WHAT TO WORK ON: Start to finish, write out the entries exactly, leaving the pictures aside.

Short web captions:
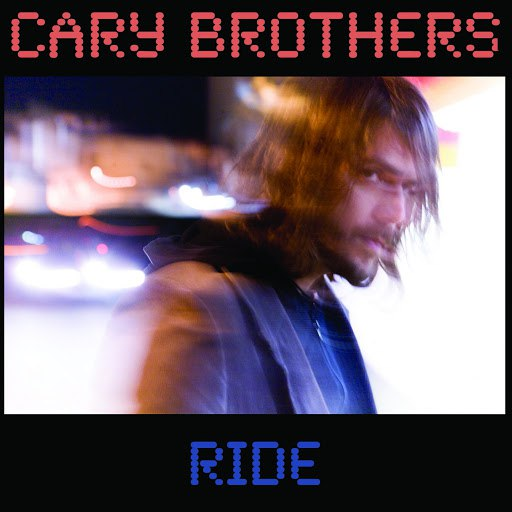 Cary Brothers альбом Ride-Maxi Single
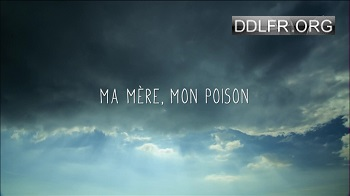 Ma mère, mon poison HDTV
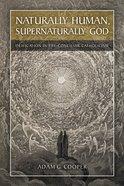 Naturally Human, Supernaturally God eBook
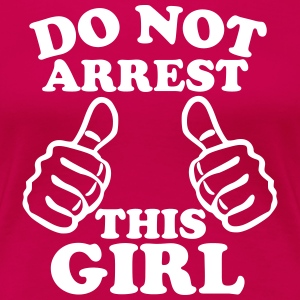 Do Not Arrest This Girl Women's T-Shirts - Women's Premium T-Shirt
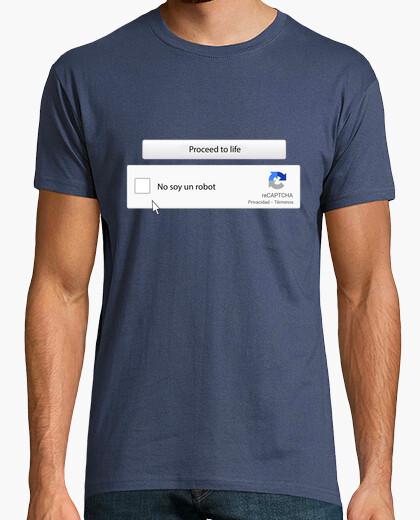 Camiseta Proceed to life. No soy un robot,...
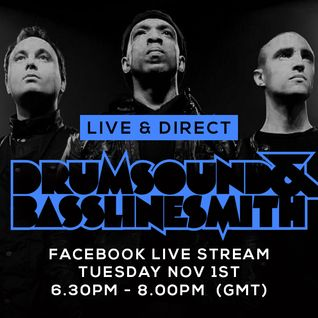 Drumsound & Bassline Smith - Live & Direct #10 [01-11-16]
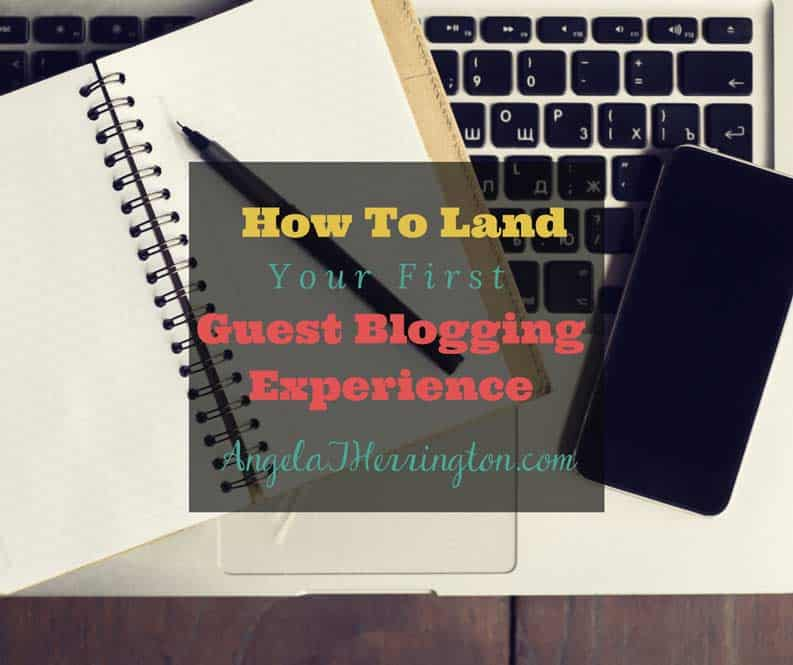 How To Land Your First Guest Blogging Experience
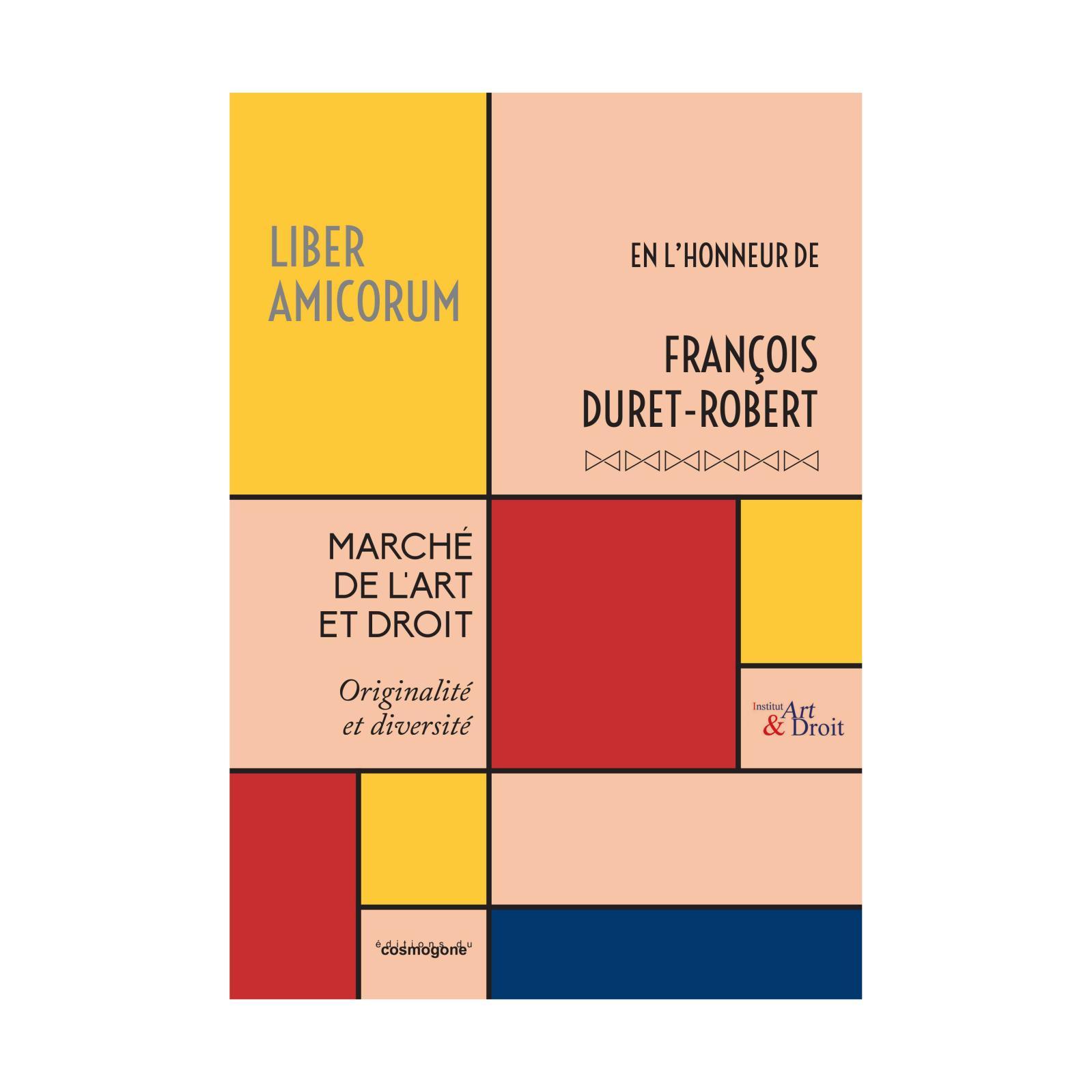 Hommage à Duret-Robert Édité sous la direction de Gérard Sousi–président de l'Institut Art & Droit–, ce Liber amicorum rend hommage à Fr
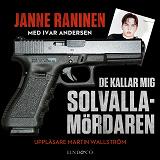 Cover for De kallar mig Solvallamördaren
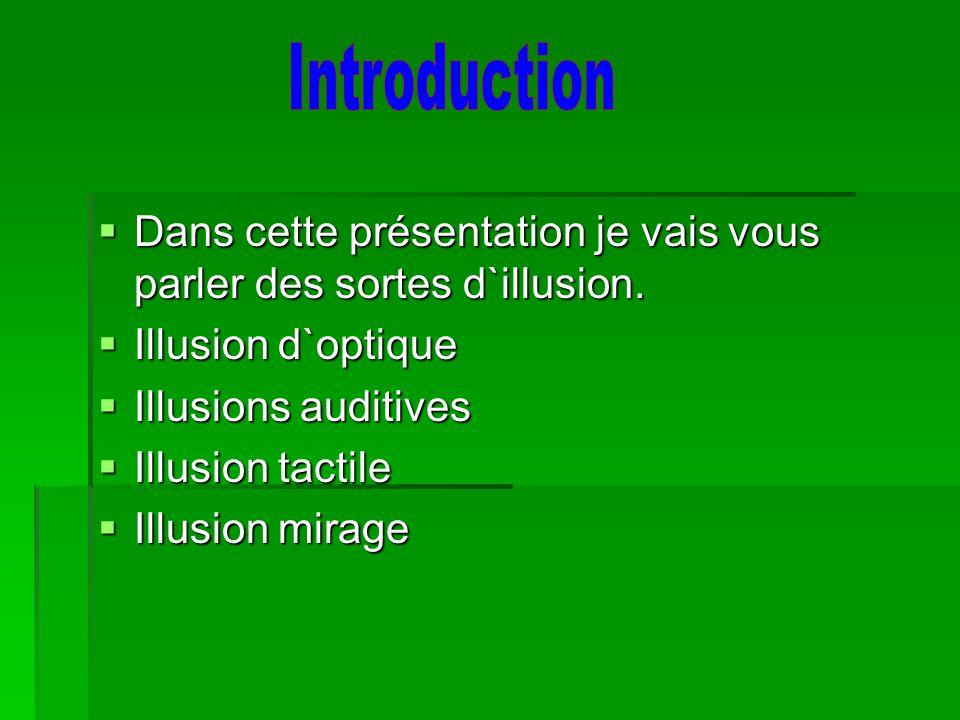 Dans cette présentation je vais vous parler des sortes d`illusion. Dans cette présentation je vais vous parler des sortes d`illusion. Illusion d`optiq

OUTPUT FOR THIS TASK:
 Cary Brothers альбом Ride-Maxi Single
 Ma mère, mon poison HDTV
 Naturally Human, Supernaturally God eBook
 Do Not Arrest This Girl Women's T-Shirts - Women's Premium T-Shirt
 Camiseta Proceed to life. No soy un robot,...
 Drumsound & Bassline Smith - Live & Direct #10 [01-11-16]
 How To Land Your First Guest Blogging Experience
 Hommage à Duret-Robert Édité sous la direction de Gérard Sousi–président de l'Institut Art & Droit–, ce Liber amicorum rend hommage à Fr
 Cover for De kallar mig Solvallamördaren
 Dans cette présentation je vais vous parler des sortes d`illusion. Dans cette présentation je vais vous parler des sortes d`illusion. Illusion d`optiq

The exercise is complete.